**Excerpted text:**

Fix the problem, not the blame
The sometimes counterintuitive art of looking hard at your mistakes
Anything that can go wrong will go wrong. - Murphy’s Law
If anyone, then, knows the good they ought to do and doesn't do it, it is sin for them - (James 4:17)
Shit happens - unknown
Learning from failure
Failure comes in many forms. Human error, design flaws, and/or unexpected external events. A test of an engineering culture is less whether mistakes are made, but how it responds to them. This article discusses a common mechanism to extract benefit from failure, at the individual, team and org levels.
Post-mortem discussions are a common part of many engineering cultures. They involve a cross functional group gathering to understand what went wrong and how to do better in the future. This idea goes by other names including RCA (Root Cause Analysis - thanks Shawn!!) and COE’s (Correction of Error). The latter has been made semi-famous by its use at Amazon. I’m going to use a lot of Amazon specifics as examples and as “COE” is short I’m going to use that phrase throughout the doc. Apologies if that’s triggering for any readers who ever worked at Amazon (no, I’m not totally joking).
Amazon has published a nice summary of the what and how of COE’s you can click onto and read. Well worth your time if you haven’t seen examples of this process before. Since they’ve already done some of the heavy lifting I’ll treat this article as supplemental material to theirs.
First off - the COE process cannot be about assigning blame or serve as a punishment. Well, of course it can play those roles. But I guarantee that if it does you’ll get crappy learnings and will be wasting your time. The reasoning for that is described in this (possibly apocryphal) story about an IBM VP from way back in the day. After a dreadful incident the VP walks into the president's office expecting to be fired. When the President realizes this is their expectation their remark is said to be “Why would I fire you? I just spent $4 million teaching you how not to screw this up.” If you don’t act in accordance with “no blame” and “no punishment” you’re just not going to get the truthful data you need. Also - you’ll be seen as a total jerk. And you don’t want that - right?
Most COE discussions are centered around a written document. This provides structure, persistence and communications scale to the results. AKA - Writing it down lets learning spread beyond people that are in the room for a live discussion.

**Data shown:**
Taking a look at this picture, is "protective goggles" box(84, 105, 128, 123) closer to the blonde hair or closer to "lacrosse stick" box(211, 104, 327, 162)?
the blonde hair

**Requirements:**
1. Reproduce the article on learning from failure word for word, from "Amazon has published" to "material to theirs.".
2. In the article on learning from failure, shorten the paragraph that begins "First off - the COE process" while keeping its main facts.
The listing has no connection to the article on learning from failure.

**Answers for the tasks:**
1.
Amazon has published a nice summary of the what and how of COE’s you can click onto and read. Well worth your time if you haven’t seen examples of this process before. Since they’ve already done some of the heavy lifting I’ll treat this article as supplemental material to theirs.

2. The COE process must not assign blame or serve as punishment. If it does, the learnings will be poor and the time wasted. A possibly apocryphal story shows why. After a dreadful incident, an IBM VP expected to be fired. The president instead asked why they would fire the VP after spending $4 million teaching them how not to repeat the mistake. Without "no blame" and "no punishment," you won't get truthful data, and you'll be seen as a jerk.